→ Goal 1
In the post about SVE state on syscalls, which register holds the additional state that RISC-V vector instructions rely on?
→ Goal 2
Transcribe the post about SVE state on syscalls from "However in recent" to "449c                    lw    a5,8(s1)".
→ Goal 3
Shorten the paragraph of the post about SVE state on syscalls that begins "Other thing I wanted to ask is", keeping its main facts.

→ Text section
* * *

ARM SVE ABI: kernel dropping SVE/SME state on syscalls

From: Vineet Gupta
Date: Wed Mar 27 2024 - 20:30:08 EST


Hi Will, Marc,

In the RISC-V land we are hitting an issue and need some help
understanding the SVE ABI about dropping the state on syscalls (and its
implications etc - in hindsight)

If I'm reading the arm64 code correctly, SVE state is unconditionally
(for any syscall whatsoever) dropped in following code path:

el0_svc
    fp_user_discard

The RISC-V Vector ABI mandates something similar and kernel implements
something similar.

    2023-06-29 9657e9b7d253 riscv: Discard vector state on syscalls  

However in recent testing with RISC-V vector builds we are running into
an issue when this just doesn't work.

Just for some background, RISC-V vector instructions relies on
additional state in a VTYPE register which is setup using an apriori
VSETVLI insn.
So consider the following piece of code:

   3ff80:    cc787057              vsetivli    zero,16,e8,mf2,ta,ma    
<-- sets up VTYPE
   3ff84:    44d8                    lw    a4,12(s1)
   3ff86:    449c                    lw    a5,8(s1)
   3ff88:    06f75563              bge    a4,a5,3fff2
   3ff8c:    02010087              vle8.v    v1,(sp)
   3ff90:    020980a7              vse8.v    v1,(s3)   <-- Vector store
instruction
Here's the sequence of events that's causing the issue 1. The vector
store instruction (in say bash) takes a page fault, enters kernel.
2. In PF return path, a SIGCHLD signal is pending (a bash sub-shell
which exited, likely on different cpu).
3. kernel resumes in userspace signal handler which ends up making an
rt_sigreturn syscall - and which as specified discards the V state (and
makes VTYPE reg invalid).
4. When sigreturn finally returns to original Vector store instruction,
invalid VTYPE triggers an Illegal instruction which causes a SIGILL (as
state was discarded above).

So there is no way dropping syscall state would work here.

How do you guys handle this for SVE/SME ? One way would be to not do the
discard in rt_sigreturn codepath, but I don't see that - granted I'm not
too familiar with arch/arm64/*/**

Other thing I wanted to ask is, have there been any perf implications of
this ABI decision: as in if this was other way around, userspace (and/or
compilers) could potentially leverage the fact that SVE/SME state would
still be valid past a syscall - and won't have to reload/resetup etc.

Thanks,
-Vineet

* * *

→ Material
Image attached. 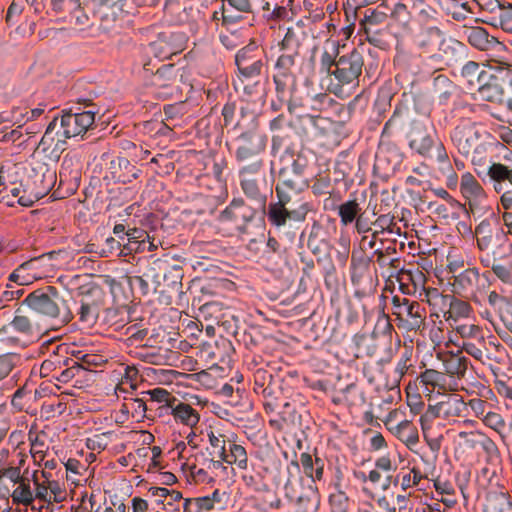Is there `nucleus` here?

* * *

→ Complete output 1
The VTYPE register.

→ Complete output 2
However in recent testing with RISC-V vector builds we are running into
an issue when this just doesn't work.

Just for some background, RISC-V vector instructions relies on
additional state in a VTYPE register which is setup using an apriori
VSETVLI insn.
So consider the following piece of code:

   3ff80:    cc787057              vsetivli    zero,16,e8,mf2,ta,ma    
<-- sets up VTYPE
   3ff84:    44d8                    lw    a4,12(s1)
   3ff86:    449c                    lw    a5,8(s1)

→ Complete output 3
The writer also asks whether the ABI decision to drop state on syscalls has had any performance implications. If the decision had gone the other way, userspace and compilers could rely on SVE/SME state remaining valid after a syscall and would not have to reload or set it up again.